*** Opening of Text segment ***

The wait for this election to produce clear results may not be pretty. But Washington — and the nation — can learn more from the coming days and weeks than simply which party earned more votes.

For good and ill, this intense juncture ought to be the West Seattle Bridge moment for how we conduct elections. We’re overdue on some repair-or-replace decisions.

The stress provides a teachable moment. Look no further than the momentum the vote-by-mail movement gained this year. Across the nation, the pressure to make elections safe during COVID-19 led more states to help people send in ballots remotely as Washington does. And the system is creaking as more places try it out.

The U.S. Supreme Court is still grappling with challenges to state-by-state deadlines for when mailed ballots must be received. That fight needs to be addressed. It seems unsustainable that in the same election, Washington and 22 other states — as of this writing — use Election Day as a postmark deadline, and American voters elsewhere have to rely on postal delivery happening in time to count all votes election night. The president has not been shy about demanding rapid results. But patience and accuracy must transcend the desire to get this bitter contest over with. 

Election Day doesn’t end the election. After the last vote is cast, the counting and disputes get aired in public. Patience won’t be easy, but it’s a required commodity this month. Here’s what else to expect as we’re electing this year.

We’ll wait. Washingtonians know vote counts will dribble in across the next couple weeks. Laws and logistical constraints affect elections offices across the country differently. At least two states, New York and Alaska, won’t report mail vote results election night.


The mail isn’t the only reason we’ll have to wait for Washington’s results. Here’s a little math: King County expects a 90% turnout, which is about 1.3 million votes. King County has never processed and counted more than roughly half that number of ballots on election night.

*** Close of Text segment ***

Requirement 1
In the election editorial, how many votes does King County expect from its projected turnout?
Requirement 2
Rewrite the election editorial from "The U.S. Supreme" up to and including "contest over with.", putting "heated contest" in place of "bitter contest".

*** Opening of Supplied information ***

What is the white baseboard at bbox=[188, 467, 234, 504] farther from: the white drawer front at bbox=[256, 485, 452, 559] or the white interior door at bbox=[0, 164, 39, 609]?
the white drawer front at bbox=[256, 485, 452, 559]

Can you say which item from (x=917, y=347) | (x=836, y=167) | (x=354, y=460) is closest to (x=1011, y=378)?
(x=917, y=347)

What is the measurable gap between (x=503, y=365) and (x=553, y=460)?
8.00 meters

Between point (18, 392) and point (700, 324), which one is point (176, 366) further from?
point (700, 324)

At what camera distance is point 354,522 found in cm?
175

*** Close of Supplied information ***
*** Opening of Supplied information ***

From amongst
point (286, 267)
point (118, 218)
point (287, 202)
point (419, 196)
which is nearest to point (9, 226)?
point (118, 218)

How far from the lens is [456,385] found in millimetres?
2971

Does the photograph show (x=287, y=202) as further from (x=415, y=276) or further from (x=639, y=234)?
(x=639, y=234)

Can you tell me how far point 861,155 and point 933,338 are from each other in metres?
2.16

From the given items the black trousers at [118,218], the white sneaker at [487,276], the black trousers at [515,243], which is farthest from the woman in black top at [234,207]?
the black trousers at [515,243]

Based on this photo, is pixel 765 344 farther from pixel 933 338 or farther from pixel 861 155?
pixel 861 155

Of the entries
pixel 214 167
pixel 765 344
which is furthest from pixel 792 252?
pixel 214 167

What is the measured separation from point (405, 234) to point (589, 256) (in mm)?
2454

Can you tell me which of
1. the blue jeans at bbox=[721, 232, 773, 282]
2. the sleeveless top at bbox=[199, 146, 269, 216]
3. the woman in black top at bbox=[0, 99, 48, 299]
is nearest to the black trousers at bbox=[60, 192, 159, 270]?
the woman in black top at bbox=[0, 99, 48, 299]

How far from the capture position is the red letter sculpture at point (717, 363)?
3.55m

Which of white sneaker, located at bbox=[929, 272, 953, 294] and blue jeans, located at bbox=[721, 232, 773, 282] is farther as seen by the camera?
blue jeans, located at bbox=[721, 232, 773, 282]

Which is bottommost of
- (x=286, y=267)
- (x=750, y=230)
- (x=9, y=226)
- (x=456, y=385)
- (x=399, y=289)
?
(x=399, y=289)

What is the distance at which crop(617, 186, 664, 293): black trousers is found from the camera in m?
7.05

*** Close of Supplied information ***
*** Opening of Supplied information ***

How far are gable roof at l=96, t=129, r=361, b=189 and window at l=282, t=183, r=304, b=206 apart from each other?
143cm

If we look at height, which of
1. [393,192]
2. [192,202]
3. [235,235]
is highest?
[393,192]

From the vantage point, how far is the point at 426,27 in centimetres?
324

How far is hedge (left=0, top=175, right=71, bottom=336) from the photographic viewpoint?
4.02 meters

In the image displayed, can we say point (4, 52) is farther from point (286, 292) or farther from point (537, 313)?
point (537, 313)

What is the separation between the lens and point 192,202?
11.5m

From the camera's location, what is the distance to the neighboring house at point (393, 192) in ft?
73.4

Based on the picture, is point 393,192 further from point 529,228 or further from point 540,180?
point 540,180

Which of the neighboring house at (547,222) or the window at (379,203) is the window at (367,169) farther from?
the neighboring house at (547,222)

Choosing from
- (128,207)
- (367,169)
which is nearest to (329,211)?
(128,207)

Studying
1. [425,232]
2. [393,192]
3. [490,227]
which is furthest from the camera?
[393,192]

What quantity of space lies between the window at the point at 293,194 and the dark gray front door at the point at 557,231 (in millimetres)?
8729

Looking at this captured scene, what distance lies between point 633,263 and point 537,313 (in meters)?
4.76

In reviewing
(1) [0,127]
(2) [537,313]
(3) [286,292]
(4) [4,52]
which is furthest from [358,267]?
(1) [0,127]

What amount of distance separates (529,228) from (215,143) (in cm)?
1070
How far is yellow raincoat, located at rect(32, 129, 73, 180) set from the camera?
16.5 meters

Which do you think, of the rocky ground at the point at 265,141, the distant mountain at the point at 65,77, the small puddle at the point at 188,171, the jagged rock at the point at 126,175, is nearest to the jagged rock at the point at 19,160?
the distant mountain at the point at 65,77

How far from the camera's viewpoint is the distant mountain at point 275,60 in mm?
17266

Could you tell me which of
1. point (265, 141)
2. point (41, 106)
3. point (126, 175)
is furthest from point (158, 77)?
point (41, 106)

*** Close of Supplied information ***

Exercise answer 1
About 1.3 million votes, from an expected 90% turnout.

Exercise answer 2
The U.S. Supreme Court is still grappling with challenges to state-by-state deadlines for when mailed ballots must be received. That fight needs to be addressed. It seems unsustainable that in the same election, Washington and 22 other states — as of this writing — use Election Day as a postmark deadline, and American voters elsewhere have to rely on postal delivery happening in time to count all votes election night. The president has not been shy about demanding rapid results. But patience and accuracy must transcend the desire to get this heated contest over with.